Turf toe: it just doesn’t sound serious. It is. The hyperextension injury to the capsuloligamentous structure of the first metatarsophalangeal joint – you can see why we call it ‘turf toe’ – usually takes place when a player is in a three or four-point stance, his toes extended to start quickly. While on grass, that explosive start will result in a divot. On turf, a grippier and ungiving surface, the toe is forced into extension. Add in tighter shoes with engineered cleats and you have a situation just begging to tax the toes. One factor that is only now being researched is whether the current bulk of players is contributing to the injury. It appears that larger players – and let’s face it, most of the guys in the trenches redefine large – plant their feet at different angles than smaller people. This new “pes valgus ” stress gives team physicians a new direction to go in attempting to prevent the injury. The worst statistics seen in regards to turf toe are the increase in both frequency and severity, the increased number of receivers and runners suffering the injury, and the extended period of time where players seem affected by the injury, even after return. It could be that it takes a full off-season to return a player to full function after this injury. Peter Boulware , Steve McNair and Chris Brown have all had recent turf toe injuries, especially painful for players like Boulware that rely on burst speed.

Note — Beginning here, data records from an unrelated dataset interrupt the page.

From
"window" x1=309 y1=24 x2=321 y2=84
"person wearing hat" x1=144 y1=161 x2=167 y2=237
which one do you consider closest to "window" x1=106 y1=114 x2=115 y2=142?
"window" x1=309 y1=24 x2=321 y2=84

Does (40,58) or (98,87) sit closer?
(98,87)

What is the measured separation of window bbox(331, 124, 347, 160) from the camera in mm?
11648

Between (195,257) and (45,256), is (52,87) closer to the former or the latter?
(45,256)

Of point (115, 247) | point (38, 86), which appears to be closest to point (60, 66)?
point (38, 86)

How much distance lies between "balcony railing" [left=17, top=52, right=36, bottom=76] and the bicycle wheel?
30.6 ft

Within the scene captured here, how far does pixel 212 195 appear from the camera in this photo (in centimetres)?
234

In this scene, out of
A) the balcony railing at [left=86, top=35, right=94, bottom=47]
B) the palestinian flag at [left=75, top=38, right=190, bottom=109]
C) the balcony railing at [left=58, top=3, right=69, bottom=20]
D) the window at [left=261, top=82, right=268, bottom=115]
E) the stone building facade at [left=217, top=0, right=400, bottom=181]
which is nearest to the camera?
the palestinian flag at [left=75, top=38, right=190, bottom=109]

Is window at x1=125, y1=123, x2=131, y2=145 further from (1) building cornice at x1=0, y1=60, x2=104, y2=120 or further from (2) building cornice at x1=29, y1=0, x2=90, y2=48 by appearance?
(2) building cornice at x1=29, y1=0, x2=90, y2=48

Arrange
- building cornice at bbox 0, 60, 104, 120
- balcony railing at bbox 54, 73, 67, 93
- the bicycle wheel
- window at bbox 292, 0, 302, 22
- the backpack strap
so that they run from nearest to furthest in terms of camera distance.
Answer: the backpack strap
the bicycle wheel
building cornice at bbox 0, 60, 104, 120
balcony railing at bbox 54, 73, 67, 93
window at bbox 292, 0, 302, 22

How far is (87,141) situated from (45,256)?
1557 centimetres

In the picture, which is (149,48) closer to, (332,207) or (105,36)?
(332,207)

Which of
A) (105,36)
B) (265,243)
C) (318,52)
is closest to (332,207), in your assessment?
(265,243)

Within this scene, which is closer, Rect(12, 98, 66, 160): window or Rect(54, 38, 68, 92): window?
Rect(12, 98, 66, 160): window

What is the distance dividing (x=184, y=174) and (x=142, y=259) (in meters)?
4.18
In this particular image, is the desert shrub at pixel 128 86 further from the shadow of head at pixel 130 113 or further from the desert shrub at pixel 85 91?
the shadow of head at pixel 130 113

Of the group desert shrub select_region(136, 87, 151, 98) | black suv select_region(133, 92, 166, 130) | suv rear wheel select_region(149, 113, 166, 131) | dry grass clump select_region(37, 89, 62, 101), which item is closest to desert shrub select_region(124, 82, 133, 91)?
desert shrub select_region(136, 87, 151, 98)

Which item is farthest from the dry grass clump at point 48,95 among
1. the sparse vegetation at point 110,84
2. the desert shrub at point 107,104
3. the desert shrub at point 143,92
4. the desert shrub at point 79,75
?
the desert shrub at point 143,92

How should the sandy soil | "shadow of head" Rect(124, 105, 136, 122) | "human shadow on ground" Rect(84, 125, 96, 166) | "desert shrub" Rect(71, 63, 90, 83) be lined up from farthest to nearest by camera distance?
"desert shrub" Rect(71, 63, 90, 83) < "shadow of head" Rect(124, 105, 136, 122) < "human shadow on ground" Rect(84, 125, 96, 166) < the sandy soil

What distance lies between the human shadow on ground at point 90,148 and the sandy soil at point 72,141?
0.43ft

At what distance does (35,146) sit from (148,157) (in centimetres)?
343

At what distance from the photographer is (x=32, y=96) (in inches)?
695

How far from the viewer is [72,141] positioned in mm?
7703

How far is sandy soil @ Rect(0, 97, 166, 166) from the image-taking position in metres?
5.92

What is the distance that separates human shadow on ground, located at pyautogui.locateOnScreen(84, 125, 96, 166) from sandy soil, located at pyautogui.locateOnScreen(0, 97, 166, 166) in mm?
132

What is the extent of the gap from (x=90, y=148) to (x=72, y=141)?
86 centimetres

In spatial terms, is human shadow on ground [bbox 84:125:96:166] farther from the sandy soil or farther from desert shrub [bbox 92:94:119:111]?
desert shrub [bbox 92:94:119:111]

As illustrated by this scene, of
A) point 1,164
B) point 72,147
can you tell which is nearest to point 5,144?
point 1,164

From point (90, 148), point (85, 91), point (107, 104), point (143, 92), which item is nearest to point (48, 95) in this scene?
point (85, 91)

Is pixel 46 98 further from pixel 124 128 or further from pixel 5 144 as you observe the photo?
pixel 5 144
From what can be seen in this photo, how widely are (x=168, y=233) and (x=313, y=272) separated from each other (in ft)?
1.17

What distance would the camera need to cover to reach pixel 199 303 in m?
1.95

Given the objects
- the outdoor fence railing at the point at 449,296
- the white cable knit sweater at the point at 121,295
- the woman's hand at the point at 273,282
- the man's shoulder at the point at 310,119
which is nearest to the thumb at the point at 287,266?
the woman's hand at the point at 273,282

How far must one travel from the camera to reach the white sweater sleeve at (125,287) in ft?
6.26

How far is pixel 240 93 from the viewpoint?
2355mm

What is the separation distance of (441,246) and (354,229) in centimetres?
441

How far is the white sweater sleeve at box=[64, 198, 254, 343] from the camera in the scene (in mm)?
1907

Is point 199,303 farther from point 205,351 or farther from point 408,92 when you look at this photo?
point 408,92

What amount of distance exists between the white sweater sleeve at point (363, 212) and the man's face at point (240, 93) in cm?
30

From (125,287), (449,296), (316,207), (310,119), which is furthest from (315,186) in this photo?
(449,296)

There is no more serious injury than a spinal injury, in football or any other sport. While sadly some athletes are still struck down by this devastating injury at all levels, it was one football injury – to Marc Buoniconti – that has led to new techniques that have not only made football a safer game in regards to spinal injuries, but may lead to advances and perhaps cures. The back, however, is still a significant injury risk. The complex structure of the spine and its surrounding supports is often taxed and overtaxed by the demands and stresses of the game. Lumbar-sacral hyperextension is the next buzzword and a rapidly expanding and debilitating condition that has been caused by the changes in the game over the last decade. This is an exceptionally under-reported injury, likely due to the broad categories that the NFL uses in public. Almost any low back injury to linemen likely has some hyperextension involvement.

A player attempting to either block or run through blocks is often moving forward and when the proverbial unstoppable force meets the immovable object, something has to give. In a game full of barrel chests, massive biceps, and thighs the size of tree trunks, the back is perhaps the only thing left on the body that gives. It’s the ‘weakest link’ in the chain. If the player – and it can be either player – is forced backwards rapidly, before the back muscles and abdominals can sufficiently stabilize the spine, there is often both trauma and tearing that will occur with the hyperextension . There is normally an inflammation and spasm response the body will call on to protect itself. This sounds painful and simply is the worst possible injury for a lineman. The game is also starting to see this with linebackers. It was impossible to tell if this was a result of changes in the way linebackers play (“rushbackers ” and blitzes) or if linemen that are bigger and faster are getting to the second level, creating more opportunity for these dangerous collisions.

Injuries often decide games or even seasons. In the modern NFL, with the salary cap, rules that make mid-season trading basically impossible, shortened drafts, more preseason games, increased turf facilities, further specialization, and a one-level injured reserve (as opposed to the various lengths of the baseball disabled list), it is little wonder that teams are beginning to spend more and more of their research dollars attempting to both decrease the frequency and severity of injuries. Unless there is a rapid advance in protective technologies or a reduction in the forces that the players are subjected to, the best that the league can hope for is some kind of painful stasis.

It’s hard to expect less when we send these guys out to play in traffic.